Roseanne Barr Slams, Forgives Turncoat Co-Stars: Toto
One of the lesser discussed angles of Roseanne Barr’s cancelation is back in the news.
Not only did ABC fire the sitcom superstar from her own show in 2018 following one awful, racially charged Tweet, it kept her co-stars on the network payroll and rebooted the show without its titular head.
How could those actors, many of whom became rich and famous thanks to Barr’s original vision, swallow hard and ignore how ABC erased the comic from her own show? Hollywood is a cutthroat business, but didn’t they feel loyalty to Barr?
Ask John Goodman, Laurie Metcalf, Sara Gilbert, Michael Fishman and Alicia Goranson. They all worked with Barr during the show’s original run (1988-1997) and joined both the “Roseanne” reboot and “The Conners,” the show created after Barr’s dismissal.
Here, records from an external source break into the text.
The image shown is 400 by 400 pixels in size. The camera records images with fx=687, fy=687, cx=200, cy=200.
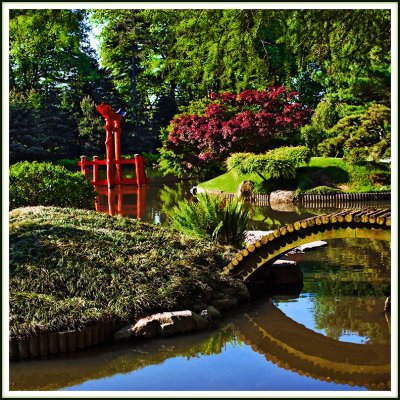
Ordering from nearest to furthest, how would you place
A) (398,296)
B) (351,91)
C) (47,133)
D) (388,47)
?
(398,296)
(388,47)
(351,91)
(47,133)

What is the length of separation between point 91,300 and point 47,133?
33114 millimetres

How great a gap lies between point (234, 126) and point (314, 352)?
1895cm

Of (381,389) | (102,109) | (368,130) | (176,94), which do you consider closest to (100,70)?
(176,94)

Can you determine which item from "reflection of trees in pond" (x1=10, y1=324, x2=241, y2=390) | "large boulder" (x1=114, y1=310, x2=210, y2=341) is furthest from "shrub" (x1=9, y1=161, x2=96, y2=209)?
"reflection of trees in pond" (x1=10, y1=324, x2=241, y2=390)

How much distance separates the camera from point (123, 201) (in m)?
22.3

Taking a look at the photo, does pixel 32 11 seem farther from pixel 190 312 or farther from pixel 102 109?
pixel 102 109

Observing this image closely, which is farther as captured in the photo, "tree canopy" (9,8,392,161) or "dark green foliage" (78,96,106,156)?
"dark green foliage" (78,96,106,156)

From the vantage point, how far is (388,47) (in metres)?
9.02

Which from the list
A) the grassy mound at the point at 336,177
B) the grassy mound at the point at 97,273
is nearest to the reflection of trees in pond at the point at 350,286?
the grassy mound at the point at 97,273

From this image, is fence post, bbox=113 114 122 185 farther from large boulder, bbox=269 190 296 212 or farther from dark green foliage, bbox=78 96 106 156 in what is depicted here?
dark green foliage, bbox=78 96 106 156

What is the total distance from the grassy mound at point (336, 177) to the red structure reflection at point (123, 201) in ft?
11.8

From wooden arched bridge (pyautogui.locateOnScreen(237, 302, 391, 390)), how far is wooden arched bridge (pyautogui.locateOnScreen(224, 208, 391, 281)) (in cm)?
78

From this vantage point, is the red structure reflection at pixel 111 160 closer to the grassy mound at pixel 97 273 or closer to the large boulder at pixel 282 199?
the large boulder at pixel 282 199

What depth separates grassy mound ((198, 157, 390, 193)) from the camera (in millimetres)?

Goodman was a certified star back in 1988, coming off appearances in "Raising Arizona," "The Big Easy" and "Revenge of the Nerds." Gilbert, Fishman and Goranson had few major credits prior to "Roseanne."
Now, Barr is addressing that state of affairs in a new L.A. Times interview. The chat is timed with the release of “Roseanne Barr: Cancel This!” It’s Barr’s comeback special, airing exclusively at Fox Nation.
Barr previously addressed her feelings toward Gilbert, who spoke out aggressively against Barr following the Tweet, in a 2019 interview with The Washington Post.
“ destroyed the show and my life with that tweet… she will never get enough until she consumes my liver with a fine Chianti.”
Pure Barr. Cutting with a side order of humor.
The most recent interview finds Barr describing how Cancel Culture hit her harder than anyone else in Hollywood, and why she’s still puzzled by her co-star’s betrayal.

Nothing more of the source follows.